The latest clash centers on a controversial $1.776 billion federal fund that opponents immediately branded a “Trump slush fund” and supporters viewed as an effort to combat what they see as years of government weaponization against conservatives.
Last week, U.S. District Judge Leonie Brinkema slammed the brakes on the program, issuing an order that effectively froze the fund indefinitely. But the real fireworks started afterward.
According to the judge, simply hearing administration officials publicly declare the fund dead wasn’t enough. Brinkema wanted something stronger: a formal declaration, signed under penalty of perjury, by top administration officials affirming that the program would not move forward.
In other words, she wanted receipts.
NEW: Judge Leonie Brinkema ordered DOJ on 6/12 to file a “status report” within 7 days to confirm “no payments have been made from the Anti-Weaponization Fund, and that no funding has been transferred to an account for [that] Fund, or if it has, that that transfer has been…
— Lisa Rubin (@lawofruby) June 20, 2026
The officials she reportedly sought signatures from included Acting Attorney General Todd Blanche, Treasury Secretary Scott Bessent, and Associate Attorney General Stanley Woodward — senior figures tied to the creation and administration of the fund.
What arrived instead wasn’t the sworn declaration the judge requested. The Department of Justice submitted a filing arguing that such a declaration was unnecessary and that compelling testimony or sworn statements from senior executive branch officials raised significant constitutional concerns.
The filing stated:
“The Acting Attorney General has testified before Congress that the Fund is ‘not going forward, period.'”
For the administration, that appears to settle the matter.
For the court, not so much.
NEW: Associate Attorney General @ASGWoodward tells judge presiding over Weaponization Fund lawsuit that Blanche’s testimony that the fund is not moving forward is sufficient, and should not require written notice.https://t.co/G9Abk9Tr60 pic.twitter.com/SdZlx7hS4s
— Kaelan Deese (@KaelanDC) June 19, 2026
Critics of the DOJ response erupted almost immediately. Legal commentator Michael Popok argued the filing amounted to the administration effectively telling the court that its public statements should be sufficient and that no additional sworn testimony was required. That’s where this story becomes much bigger than one disputed fund.
At the center of the fight is a familiar Washington question: How much authority does a federal judge have to demand sworn assurances from executive branch officials, and how much can the executive branch push back before it becomes a constitutional showdown?
The administration’s argument leans heavily on separation-of-powers principles. Federal judges oversee court proceedings, but the executive branch has long resisted attempts to compel testimony from senior officials absent extraordinary circumstances.

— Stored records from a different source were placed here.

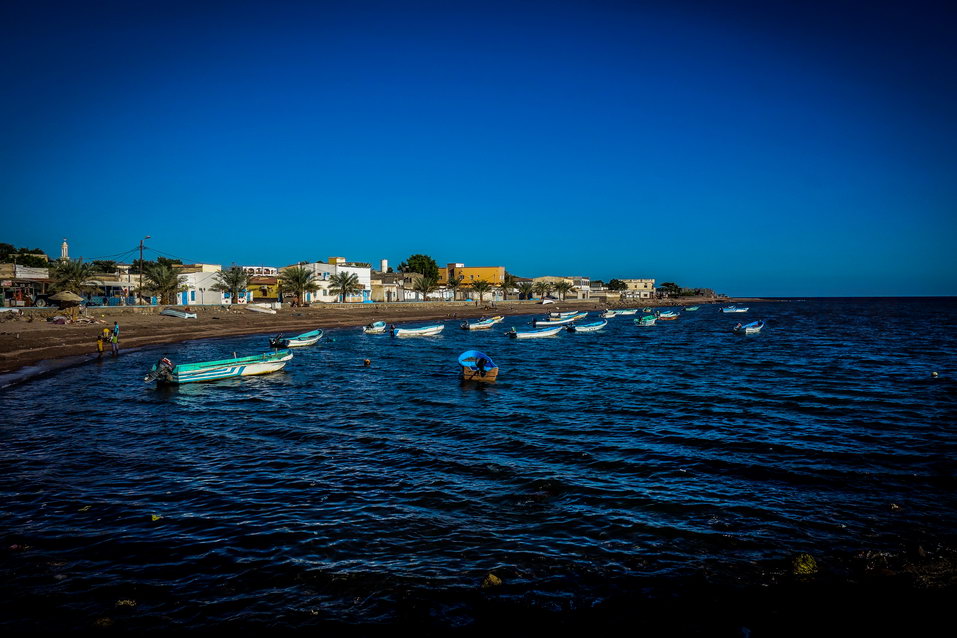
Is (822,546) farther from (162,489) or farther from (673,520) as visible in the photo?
A: (162,489)

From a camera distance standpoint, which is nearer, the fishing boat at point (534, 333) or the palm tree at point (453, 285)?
the fishing boat at point (534, 333)

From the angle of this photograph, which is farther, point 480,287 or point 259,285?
point 480,287

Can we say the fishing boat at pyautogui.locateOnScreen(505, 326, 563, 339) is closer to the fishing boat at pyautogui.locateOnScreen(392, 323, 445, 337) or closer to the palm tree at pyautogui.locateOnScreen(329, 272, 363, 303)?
the fishing boat at pyautogui.locateOnScreen(392, 323, 445, 337)

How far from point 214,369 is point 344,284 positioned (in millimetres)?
71450

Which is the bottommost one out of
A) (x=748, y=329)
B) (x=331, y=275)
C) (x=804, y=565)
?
(x=804, y=565)

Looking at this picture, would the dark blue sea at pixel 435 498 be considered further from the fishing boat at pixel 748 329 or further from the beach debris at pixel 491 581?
the fishing boat at pixel 748 329

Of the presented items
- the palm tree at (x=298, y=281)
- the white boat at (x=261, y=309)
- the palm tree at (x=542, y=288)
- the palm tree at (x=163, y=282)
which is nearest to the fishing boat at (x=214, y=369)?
the palm tree at (x=163, y=282)

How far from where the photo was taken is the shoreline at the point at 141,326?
1436 inches

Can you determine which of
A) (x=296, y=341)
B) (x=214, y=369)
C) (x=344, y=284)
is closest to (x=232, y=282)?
(x=344, y=284)

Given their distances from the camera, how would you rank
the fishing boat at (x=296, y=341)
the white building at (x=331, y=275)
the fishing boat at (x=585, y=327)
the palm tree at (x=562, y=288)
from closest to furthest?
the fishing boat at (x=296, y=341), the fishing boat at (x=585, y=327), the white building at (x=331, y=275), the palm tree at (x=562, y=288)

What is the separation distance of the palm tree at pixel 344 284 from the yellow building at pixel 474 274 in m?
45.2

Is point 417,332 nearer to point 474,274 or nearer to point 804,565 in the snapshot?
point 804,565

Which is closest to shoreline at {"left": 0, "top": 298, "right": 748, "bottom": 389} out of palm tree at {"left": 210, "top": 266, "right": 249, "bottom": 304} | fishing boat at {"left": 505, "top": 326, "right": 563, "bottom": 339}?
palm tree at {"left": 210, "top": 266, "right": 249, "bottom": 304}

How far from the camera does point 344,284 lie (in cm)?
10112
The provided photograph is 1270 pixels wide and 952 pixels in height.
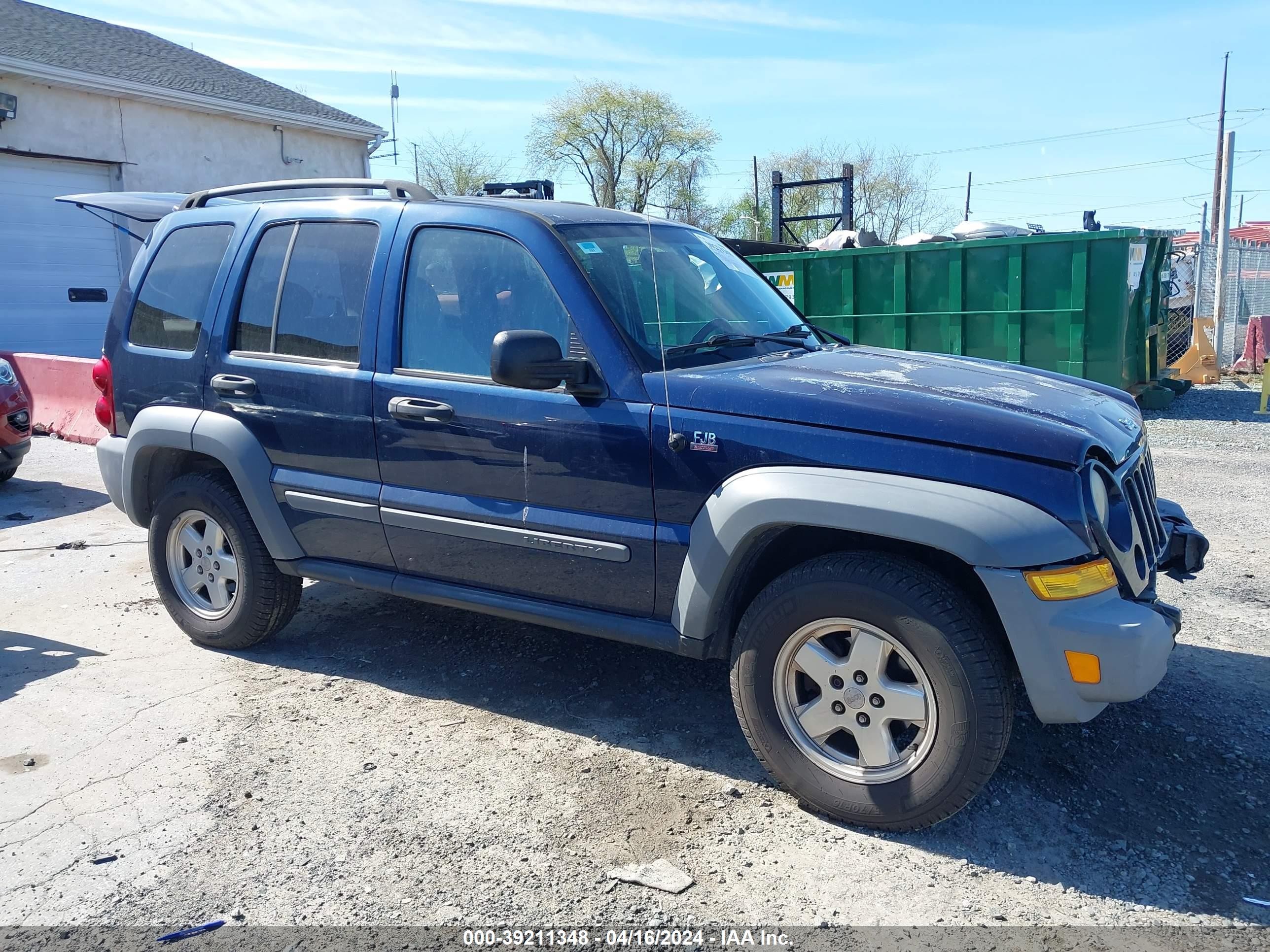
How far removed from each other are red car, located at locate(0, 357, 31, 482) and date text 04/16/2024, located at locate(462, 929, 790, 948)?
762 cm

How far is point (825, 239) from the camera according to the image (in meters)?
13.9

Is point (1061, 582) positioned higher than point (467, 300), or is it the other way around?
point (467, 300)

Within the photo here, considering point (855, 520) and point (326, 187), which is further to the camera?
point (326, 187)

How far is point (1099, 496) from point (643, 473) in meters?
1.45

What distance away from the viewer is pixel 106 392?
512 centimetres

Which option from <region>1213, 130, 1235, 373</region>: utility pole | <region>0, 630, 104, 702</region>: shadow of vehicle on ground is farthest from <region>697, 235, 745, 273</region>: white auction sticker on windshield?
<region>1213, 130, 1235, 373</region>: utility pole

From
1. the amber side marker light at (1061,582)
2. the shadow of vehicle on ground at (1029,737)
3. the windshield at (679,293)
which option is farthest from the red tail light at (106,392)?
the amber side marker light at (1061,582)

The judge, meanwhile, appears to be taking a simpler view. This is a courtroom. Courtrooms operate on evidence. Public statements made to Congress, television cameras, or reporters are not the same thing as sworn declarations filed with a federal court. That’s a distinction judges have guarded for generations.
The result is a standoff that increasingly resembles two branches of government speaking entirely different languages.
One side says: “We already told you the fund is dead.”
The other says: “Then put it in writing.”
Whether Brinkema accepts the DOJ’s position or escalates the dispute could determine whether this case quietly fades away or becomes another major separation-of-powers battle in a city already overflowing with them.